Trinity is still in the exploratory stages of creating its active adult model, but Kastner painted a picture of what the organization might create: buildings of 100 to 200 units, with relatively limited common spaces and light services, at a middle-market price point.
Ideally, these properties would be in locations near Trinity Health hospitals, doctors, home health agencies and other senior housing and care sites. This would allow Trinity to offer “wraparound packages” to its active adult residents, to support their wellbeing and allow them to age in place for longer periods of time.

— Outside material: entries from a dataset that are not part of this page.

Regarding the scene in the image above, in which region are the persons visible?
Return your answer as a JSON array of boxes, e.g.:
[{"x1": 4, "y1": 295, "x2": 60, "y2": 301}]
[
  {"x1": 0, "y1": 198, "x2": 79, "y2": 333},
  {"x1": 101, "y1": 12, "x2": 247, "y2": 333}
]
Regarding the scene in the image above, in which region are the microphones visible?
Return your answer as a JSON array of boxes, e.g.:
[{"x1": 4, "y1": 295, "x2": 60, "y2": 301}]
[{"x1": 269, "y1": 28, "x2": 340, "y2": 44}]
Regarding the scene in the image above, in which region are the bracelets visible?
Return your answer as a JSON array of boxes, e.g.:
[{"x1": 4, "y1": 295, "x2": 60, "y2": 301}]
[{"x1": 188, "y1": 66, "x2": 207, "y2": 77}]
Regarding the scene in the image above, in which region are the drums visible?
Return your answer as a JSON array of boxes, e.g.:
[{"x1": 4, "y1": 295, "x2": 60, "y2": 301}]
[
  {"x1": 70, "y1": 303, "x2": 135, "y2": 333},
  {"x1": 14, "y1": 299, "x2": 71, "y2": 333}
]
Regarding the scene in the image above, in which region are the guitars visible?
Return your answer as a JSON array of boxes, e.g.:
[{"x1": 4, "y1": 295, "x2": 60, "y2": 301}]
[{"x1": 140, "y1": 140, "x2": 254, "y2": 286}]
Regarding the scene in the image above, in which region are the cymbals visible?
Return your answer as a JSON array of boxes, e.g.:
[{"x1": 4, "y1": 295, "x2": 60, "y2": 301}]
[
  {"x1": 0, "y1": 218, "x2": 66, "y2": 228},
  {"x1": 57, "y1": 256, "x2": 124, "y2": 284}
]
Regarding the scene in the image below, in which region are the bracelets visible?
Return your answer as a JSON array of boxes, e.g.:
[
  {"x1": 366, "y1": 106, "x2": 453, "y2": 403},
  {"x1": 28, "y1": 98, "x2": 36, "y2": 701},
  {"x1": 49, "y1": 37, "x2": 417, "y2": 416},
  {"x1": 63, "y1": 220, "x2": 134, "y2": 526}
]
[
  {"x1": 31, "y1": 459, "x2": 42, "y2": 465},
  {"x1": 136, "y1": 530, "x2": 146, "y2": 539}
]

These packages theoretically could include offerings such as on-site telehealth capabilities or discounts on home care or other services for residents who are enrolled in a Trinity health plan. Trinity offers a Medicare Advantage plan in Ohio and is in the process of launching one in Michigan in 2020. This will be an institutional special needs plan (I-SNP) initially geared toward long-term skilled nursing residents, but it could apply to the independent living and assisted living populations at some point, Kastner said.
By offering a more comprehensive, coordinated approach to residents’ health care, he thinks that Trinity can compete against the private equity-backed active adult product being built, which may have flashy amenities but lack the built-in care expertise.
Trinity is in the feasibility and business planning stage for an active adult pipeline. The company has done some preliminary market studies but has not yet announced locations or set timetables for its initial projects.
Merits of vertical integration
As a senior living organization embedded with a health system, Trinity may be well-positioned for the future.
The U.S. health care system has shifted more toward population health models, and large health systems and payers consequently have started to view senior housing and care settings as valuable locations where interventions can reach a large number of at-risk patients and beneficiaries.
Indeed, some nonprofit health systems have begun acquiring senior housing and care operations in the last few years. Notable examples include ProMedica’s acquisition of HCR ManorCare, in a JV with Welltower, and the Sanford Health tie-up with the Evangelical Lutheran Good Samaritan Society.
As Kastner’s vision for active adult makes clear, Trinity is looking to leverage its ability to coordinate care across the health system as a competitive differentiator. Already, it is taking steps in that direction; for example, by having nurse practitioners follow patients from the hospital to home, and having acute care case managers from hospitals go into the network’s skilled nursing facilities.
In addition, Trinity is in the process of integrating the Epic electronic medical record platform across the whole continuum, from hospital to home.
Kastner has an appreciation of how the different pieces of the health care continuum fit, and what potential pain points might be, from his own personal and professional experience.
His mother was the director of nursing in a life plan community. He began his career on the home care side, as an executive at St. Joseph VNA Home Care and then executive vice president of home care operations for St. Joseph Regional Medical Center. He went on to hold administrator and CEO positions at life plan communities and also was regional vice president of operations for Westminster Communities.
Even as he spends his days looking at the big picture, trying to maximize the benefits of vertical integration, he misses interacting with residents and caregivers.
“I do better when I’m able to visit with people on the front lines,” he said. “I can bring information back to the systems office. I’m very out and about with our teams on a regular basis.”
And he’s inspired by the knowledge that as CEO, he is pushing for changes that are crucial if Trinity is to continue in its mission to serve a large number of older adults.
“To be relevant tomorrow, we have to do those things today,” he said.